Confronting the issue of abuse at Dilworth School

Since its doors first opened in 1906, more than 5,500 boys have been educated at Dilworth School.

Today, Dilworth is one of the largest full-boarding schools in the Southern Hemisphere, with all 560 students receiving scholarships.

The Will of founder James Dilworth set out clear instructions that his estate be used to establish a school so those from straitened circumstances may have the opportunity of a first-class education in order to be good and useful citizens.

That some students who attended Dilworth School suffered abuse during their time at Dilworth is, and was, completely unacceptable.

About Dilworth Response

Dilworth Response encompasses the Dilworth Trust Board’s response to fully confronting the issue of sexual and other abuse that occurred at our School openly and honestly.

Dilworth has proactively participated in the Royal Commission of Inquiry into Abuse in Care and the NZ Police’s Operation Beverly. This included assisting the NZ Police in Operation Beverly investigations. Dilworth continues to provide support to Old Boy survivors in their complaints to the Police and the Royal Commission of Inquiry into Abuse in Care.

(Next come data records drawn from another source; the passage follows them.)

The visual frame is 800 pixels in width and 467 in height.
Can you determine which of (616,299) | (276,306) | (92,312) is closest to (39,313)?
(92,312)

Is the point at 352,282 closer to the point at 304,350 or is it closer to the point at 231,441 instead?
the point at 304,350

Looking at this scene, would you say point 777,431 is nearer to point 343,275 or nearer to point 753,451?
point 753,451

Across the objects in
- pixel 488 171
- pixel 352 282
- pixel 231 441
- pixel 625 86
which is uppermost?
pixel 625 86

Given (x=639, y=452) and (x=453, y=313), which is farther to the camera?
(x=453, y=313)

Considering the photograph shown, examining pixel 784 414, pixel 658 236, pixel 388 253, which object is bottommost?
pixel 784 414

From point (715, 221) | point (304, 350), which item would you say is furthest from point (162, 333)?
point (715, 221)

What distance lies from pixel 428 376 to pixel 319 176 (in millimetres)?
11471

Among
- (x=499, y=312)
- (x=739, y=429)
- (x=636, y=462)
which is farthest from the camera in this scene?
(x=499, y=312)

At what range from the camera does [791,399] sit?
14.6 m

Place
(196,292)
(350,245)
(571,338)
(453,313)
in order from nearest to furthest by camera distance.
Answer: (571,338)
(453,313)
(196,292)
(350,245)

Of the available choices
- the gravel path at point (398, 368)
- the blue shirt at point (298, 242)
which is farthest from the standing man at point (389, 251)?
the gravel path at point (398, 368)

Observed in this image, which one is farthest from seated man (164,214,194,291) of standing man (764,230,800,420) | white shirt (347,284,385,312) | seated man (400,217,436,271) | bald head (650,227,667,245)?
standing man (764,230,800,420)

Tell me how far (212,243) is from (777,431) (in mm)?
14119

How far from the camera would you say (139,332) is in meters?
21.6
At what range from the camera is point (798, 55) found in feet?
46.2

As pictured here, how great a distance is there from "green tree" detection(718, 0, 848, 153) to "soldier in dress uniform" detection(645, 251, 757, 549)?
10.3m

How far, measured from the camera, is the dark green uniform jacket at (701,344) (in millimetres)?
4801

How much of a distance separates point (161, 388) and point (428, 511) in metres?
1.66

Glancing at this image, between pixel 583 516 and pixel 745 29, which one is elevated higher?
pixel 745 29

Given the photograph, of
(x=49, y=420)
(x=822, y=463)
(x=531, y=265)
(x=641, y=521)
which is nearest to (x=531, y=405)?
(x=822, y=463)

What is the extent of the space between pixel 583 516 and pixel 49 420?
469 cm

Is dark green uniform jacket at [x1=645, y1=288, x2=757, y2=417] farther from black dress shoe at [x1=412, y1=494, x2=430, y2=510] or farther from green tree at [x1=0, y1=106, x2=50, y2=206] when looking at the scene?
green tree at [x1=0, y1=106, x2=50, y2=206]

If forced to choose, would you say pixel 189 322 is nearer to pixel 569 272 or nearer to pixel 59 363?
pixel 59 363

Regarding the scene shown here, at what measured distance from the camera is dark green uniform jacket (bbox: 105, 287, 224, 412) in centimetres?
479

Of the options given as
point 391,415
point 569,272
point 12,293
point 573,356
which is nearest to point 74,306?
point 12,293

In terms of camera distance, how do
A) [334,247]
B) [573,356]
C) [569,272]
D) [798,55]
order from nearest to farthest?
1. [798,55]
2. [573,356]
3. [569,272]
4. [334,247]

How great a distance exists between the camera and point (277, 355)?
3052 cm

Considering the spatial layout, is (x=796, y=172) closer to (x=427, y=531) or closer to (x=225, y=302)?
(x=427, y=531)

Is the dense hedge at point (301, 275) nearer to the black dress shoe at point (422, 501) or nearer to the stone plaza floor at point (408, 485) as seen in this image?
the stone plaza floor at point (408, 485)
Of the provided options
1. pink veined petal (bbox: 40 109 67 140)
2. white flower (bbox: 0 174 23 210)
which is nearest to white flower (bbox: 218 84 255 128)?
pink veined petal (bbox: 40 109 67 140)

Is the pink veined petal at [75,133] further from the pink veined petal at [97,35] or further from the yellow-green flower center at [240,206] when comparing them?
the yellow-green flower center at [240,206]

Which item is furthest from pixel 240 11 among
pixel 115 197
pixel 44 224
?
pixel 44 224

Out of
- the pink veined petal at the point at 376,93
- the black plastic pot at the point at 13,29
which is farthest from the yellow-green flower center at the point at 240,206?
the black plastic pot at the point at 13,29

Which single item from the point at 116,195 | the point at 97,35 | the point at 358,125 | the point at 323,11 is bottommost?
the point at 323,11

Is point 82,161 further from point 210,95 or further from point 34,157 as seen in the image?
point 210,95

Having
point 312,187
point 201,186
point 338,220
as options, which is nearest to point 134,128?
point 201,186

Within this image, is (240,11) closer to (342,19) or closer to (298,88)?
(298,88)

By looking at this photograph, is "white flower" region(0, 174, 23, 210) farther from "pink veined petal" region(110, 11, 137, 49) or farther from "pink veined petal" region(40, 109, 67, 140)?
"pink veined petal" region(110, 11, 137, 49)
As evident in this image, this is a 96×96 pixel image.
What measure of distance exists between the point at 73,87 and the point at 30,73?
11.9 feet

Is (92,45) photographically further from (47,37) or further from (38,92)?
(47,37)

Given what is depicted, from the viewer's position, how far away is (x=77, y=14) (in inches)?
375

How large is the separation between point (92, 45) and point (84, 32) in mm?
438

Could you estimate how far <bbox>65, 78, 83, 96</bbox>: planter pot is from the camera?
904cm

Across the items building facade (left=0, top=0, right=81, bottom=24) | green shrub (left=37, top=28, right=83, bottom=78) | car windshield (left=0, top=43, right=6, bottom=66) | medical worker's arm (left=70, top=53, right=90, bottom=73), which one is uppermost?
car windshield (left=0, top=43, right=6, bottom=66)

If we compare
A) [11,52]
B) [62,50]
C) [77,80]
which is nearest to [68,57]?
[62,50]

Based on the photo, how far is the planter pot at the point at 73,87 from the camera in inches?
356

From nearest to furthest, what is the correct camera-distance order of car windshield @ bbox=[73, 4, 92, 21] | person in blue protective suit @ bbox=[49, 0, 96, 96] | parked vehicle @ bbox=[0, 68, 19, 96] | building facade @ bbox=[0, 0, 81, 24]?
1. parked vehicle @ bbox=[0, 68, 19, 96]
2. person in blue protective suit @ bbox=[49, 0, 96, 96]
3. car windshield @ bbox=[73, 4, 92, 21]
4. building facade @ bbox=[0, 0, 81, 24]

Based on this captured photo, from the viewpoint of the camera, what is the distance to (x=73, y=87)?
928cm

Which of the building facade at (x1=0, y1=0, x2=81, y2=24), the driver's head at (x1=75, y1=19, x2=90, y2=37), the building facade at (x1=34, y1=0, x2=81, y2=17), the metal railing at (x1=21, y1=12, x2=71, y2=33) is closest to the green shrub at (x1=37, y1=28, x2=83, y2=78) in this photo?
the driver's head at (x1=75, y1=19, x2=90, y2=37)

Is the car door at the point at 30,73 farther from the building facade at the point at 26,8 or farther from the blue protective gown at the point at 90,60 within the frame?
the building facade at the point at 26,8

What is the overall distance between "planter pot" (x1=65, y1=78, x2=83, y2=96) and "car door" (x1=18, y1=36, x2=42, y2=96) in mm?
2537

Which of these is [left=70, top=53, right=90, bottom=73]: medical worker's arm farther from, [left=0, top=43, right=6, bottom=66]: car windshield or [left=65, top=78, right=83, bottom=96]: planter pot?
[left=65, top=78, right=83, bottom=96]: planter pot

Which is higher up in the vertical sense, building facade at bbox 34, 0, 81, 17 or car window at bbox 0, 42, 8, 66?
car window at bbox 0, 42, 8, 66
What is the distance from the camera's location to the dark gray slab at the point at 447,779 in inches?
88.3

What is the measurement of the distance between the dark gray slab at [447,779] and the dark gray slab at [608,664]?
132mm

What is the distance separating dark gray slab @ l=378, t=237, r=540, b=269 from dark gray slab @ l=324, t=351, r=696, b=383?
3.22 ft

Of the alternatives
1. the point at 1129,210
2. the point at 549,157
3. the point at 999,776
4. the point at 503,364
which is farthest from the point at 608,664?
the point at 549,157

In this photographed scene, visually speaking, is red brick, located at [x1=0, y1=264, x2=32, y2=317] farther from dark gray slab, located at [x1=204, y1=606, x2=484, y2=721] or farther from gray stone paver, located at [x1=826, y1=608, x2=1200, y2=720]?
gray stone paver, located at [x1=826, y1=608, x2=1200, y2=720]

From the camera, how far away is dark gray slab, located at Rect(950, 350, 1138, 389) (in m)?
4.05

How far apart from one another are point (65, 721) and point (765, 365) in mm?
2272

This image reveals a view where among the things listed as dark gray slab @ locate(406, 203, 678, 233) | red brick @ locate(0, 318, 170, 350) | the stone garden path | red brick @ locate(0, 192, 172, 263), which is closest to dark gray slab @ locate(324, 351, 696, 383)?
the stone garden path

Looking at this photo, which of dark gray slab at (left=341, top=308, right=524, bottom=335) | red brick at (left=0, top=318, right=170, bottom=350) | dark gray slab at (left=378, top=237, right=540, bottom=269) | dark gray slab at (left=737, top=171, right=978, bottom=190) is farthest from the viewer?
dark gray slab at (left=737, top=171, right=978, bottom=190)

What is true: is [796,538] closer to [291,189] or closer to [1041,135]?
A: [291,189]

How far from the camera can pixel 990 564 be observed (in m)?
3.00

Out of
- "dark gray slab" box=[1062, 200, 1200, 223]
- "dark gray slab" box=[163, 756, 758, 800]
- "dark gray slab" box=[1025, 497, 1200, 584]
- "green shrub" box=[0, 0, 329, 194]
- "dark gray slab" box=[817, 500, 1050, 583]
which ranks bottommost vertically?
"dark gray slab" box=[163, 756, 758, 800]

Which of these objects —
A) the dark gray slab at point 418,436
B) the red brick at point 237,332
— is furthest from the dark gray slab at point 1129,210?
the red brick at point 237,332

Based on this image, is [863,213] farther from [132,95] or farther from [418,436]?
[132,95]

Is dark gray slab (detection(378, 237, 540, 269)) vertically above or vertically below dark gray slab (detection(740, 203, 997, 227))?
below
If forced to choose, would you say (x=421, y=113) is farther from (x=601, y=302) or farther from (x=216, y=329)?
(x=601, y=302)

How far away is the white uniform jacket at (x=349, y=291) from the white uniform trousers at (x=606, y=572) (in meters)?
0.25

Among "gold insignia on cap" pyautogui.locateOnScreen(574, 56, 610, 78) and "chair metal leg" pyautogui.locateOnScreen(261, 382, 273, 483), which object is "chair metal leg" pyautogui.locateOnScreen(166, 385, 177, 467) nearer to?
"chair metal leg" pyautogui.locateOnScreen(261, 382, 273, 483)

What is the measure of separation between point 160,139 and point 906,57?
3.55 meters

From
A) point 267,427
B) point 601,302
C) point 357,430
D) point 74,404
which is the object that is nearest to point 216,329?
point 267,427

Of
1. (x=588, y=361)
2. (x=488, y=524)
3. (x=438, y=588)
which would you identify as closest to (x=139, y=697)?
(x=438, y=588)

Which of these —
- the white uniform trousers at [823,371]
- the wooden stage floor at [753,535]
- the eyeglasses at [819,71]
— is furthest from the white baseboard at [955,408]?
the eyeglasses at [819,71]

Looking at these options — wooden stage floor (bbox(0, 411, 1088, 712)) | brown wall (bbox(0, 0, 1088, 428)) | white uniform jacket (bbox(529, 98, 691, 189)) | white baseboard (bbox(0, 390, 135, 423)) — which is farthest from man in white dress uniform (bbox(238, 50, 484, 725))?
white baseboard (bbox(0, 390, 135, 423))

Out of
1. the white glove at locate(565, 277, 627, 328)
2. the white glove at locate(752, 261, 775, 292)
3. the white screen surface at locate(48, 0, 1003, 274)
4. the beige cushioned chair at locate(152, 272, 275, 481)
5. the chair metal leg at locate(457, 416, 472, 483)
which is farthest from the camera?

Board Chair, Aaron Snodgrass, has apologised to all Old Boy survivors of abuse while in its care. In doing so, he has acknowledged that the School's procedures for dealing with allegations of abuse were inadequate and did not meet the standards in place today.

Dilworth School has actively made major changes to the way it works to care for and protect its students.

To support Old Boys who are survivors of abuse during their time at the School, an independent, confidential Listening Service was launched in September 2019. This provides access to free, professional counselling services and support, funded by Dilworth.

Since its inception, this service has helped Old Boy survivors to access confidential, fully funded psychological support services in New Zealand and other parts of the world.

In 2021, the School announced it would establish an Independent Inquiry and an independent Redress Programme as part of our response to the issue of abuse.

The Inquiry, led by Dame Silvia Cartwright with Frances Joychild QC as Co-Inquirer, commenced its work on 1 July 2022.

The independent Redress Programme, led by a Panel Chaired by Dame Judith Potter DNZM CBE with clinical psychologist Professor Ian Lambie ONZM and governance expert Ms Rukumoana Schaafhausen MNZM, launched on 29 August 2022.